January 10, 2011

 

Germany's feed contamination known to have been ongoing for months

 
 

Animal feed firm Harles and Jentzsch was aware of elevated levels of dioxin in its fat as early as March 2010, eight months earlier than previously thought, a state official said Friday (Jan 7).

 

Germany's scandal over toxic dioxin levels in chicken feed escalated, as government officials accused the firm at the centre of the controversy of detecting the dioxin well before the scandal erupted.

 

A spokesman for the German Agriculture Ministry said the company, based in Uetersen, northwest of Hamburg, detected higher-than-permitted levels of dioxin in its fat with its own tests last year.

 

The ministry said Harles and Jentzsch should have immediately reported the levels to state regulators, and that the fat should never have been sold.

 

The contaminant was reportedly reduced when mixed with other substances to produce the animal feed.

 

Meanwhile the number of farms pre-emptively closed because of the dioxin scare more than quadrupled to 4,709 by Friday (Jan 7).

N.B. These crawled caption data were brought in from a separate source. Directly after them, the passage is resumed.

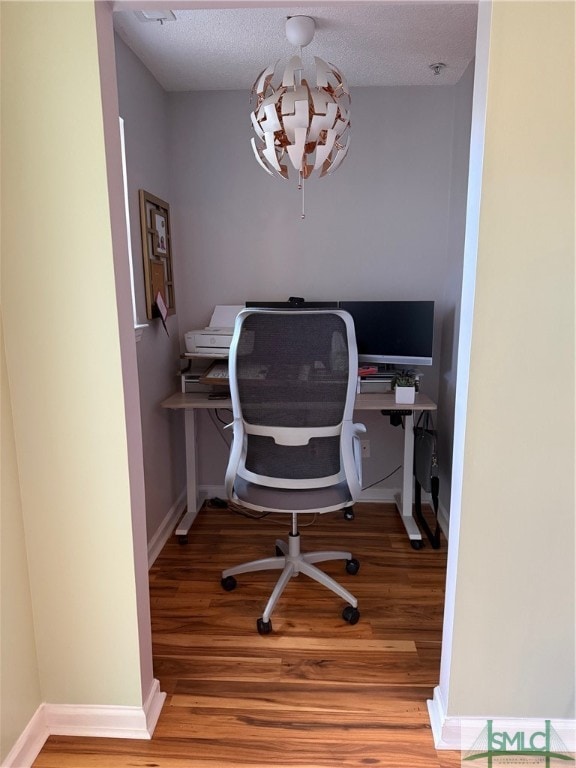 office area with a notable chandelier, hardwood / wood-style flooring, and a textured ceiling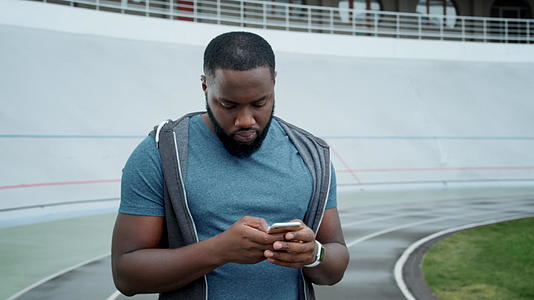 在体育场使用智能手机的运动员在智能手机上发送短信视频的预览图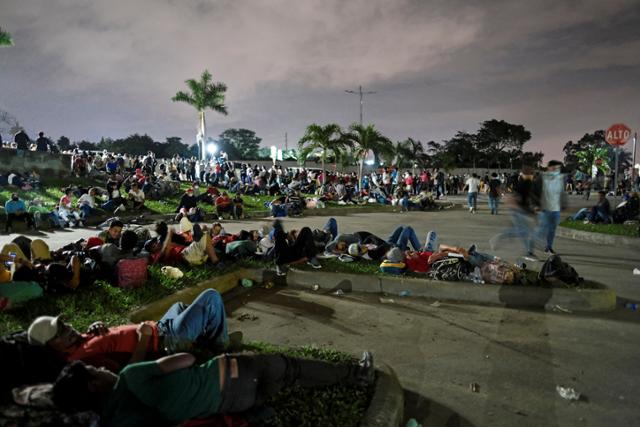 온두라스 산페드로술라의 버스정류장 앞에서 14일 온두라스인들이 미국행을 시도하는 중남이 이민자 행렬의 출발을 기다리며 휴식을 취하고 있다. 산페드로술라=로이터 연합뉴스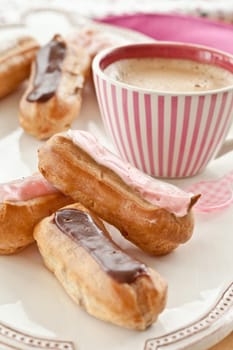 Selection of small eclairs with a cup of espresso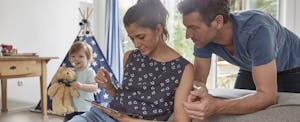 Couple using tablet at home with toddler son in background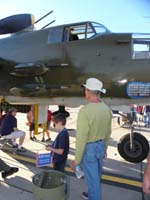 115-B-25-provide_donation_to_tour_inside_of_aircraft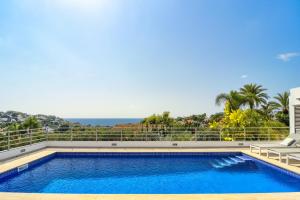 Bazén v ubytovaní Graham Holiday Rentals - Baladrar alebo v jeho blízkosti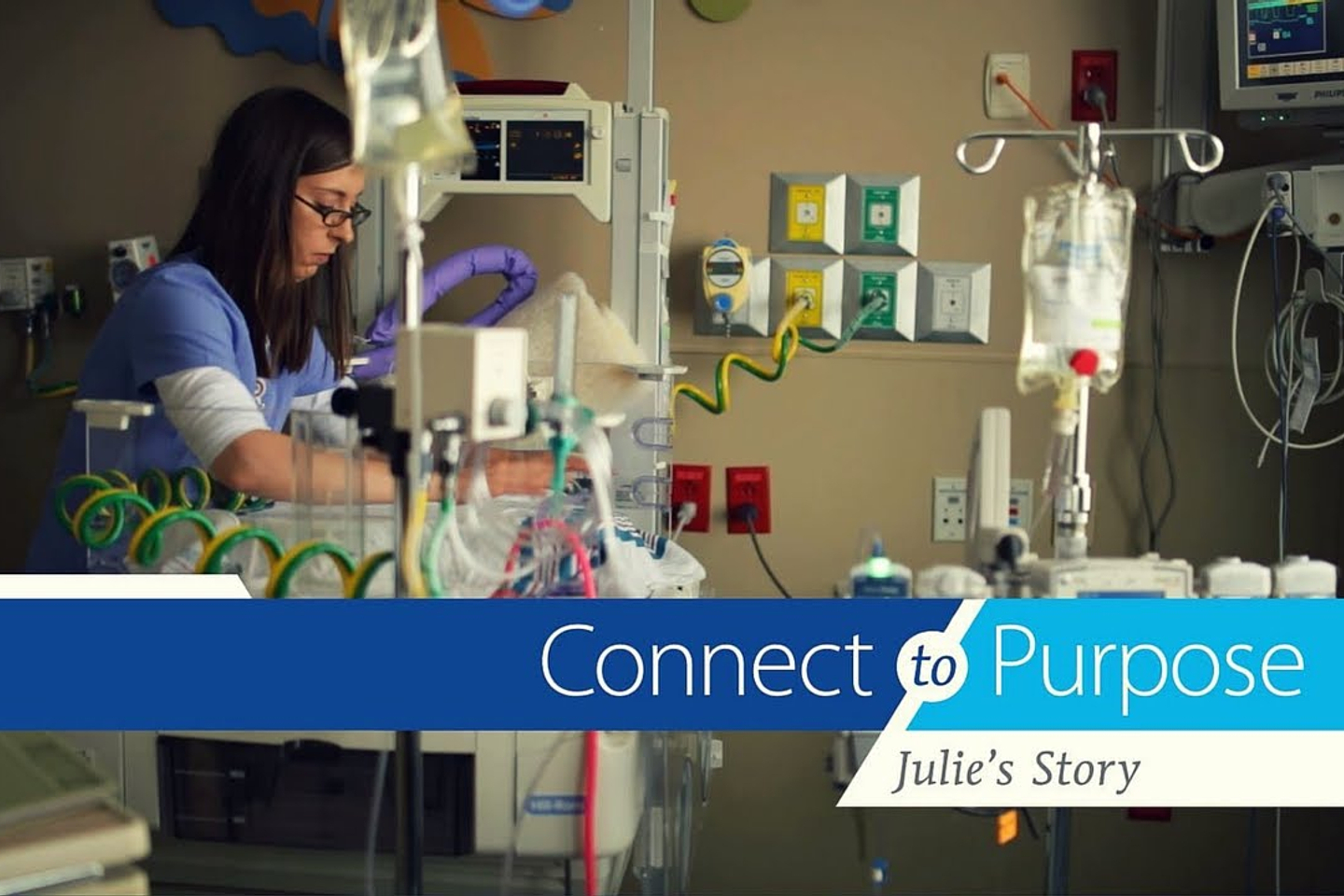 NICU Nurse Julie Freeman leans over an incubator. Connect to Purpose, Julie's Story.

The Agriculture Ministry said the closures were a precaution until it could be determined whether they are free from dioxin contamination.

 

Nearly all of the farm closures were pig farms in the northwestern state of Lower Saxony.

 

Late on Thursday (Jan 6), German Agricultural Minister Ilse Aigner called for stricter, EU-wide regulation on animal feed to better protect consumers and farmers.

 

She said she also spoke with EU Health Commissioner John Dalli on the telephone.

 

"In the coming weeks, I will explore with our EU partners and stakeholders ways to further strengthen our monitoring processes of dioxin in feed," Dalli said.

 

The scare began when Harles and Jentzsch allegedly supplied up to 3,000 tonnes of contaminated fatty acids - which are only meant for industrial use - to animal feed makers.

 

The feed was delivered mostly to pig and poultry farms, and eggs from some of the suspect farms were exported to the Netherlands. As a result, around 8,000 chickens from German farms were culled.

 

Earlier on Thursday (Jan 6) it was revealed that some of the suspected eggs made it to the UK. European Commission health spokesman Frederic Vincent said in Brussels that it was still unclear if those eggs contained dioxin.

 

However tests of other eggs from suspected farms were found to contain up to five times the EU's limit for dioxin.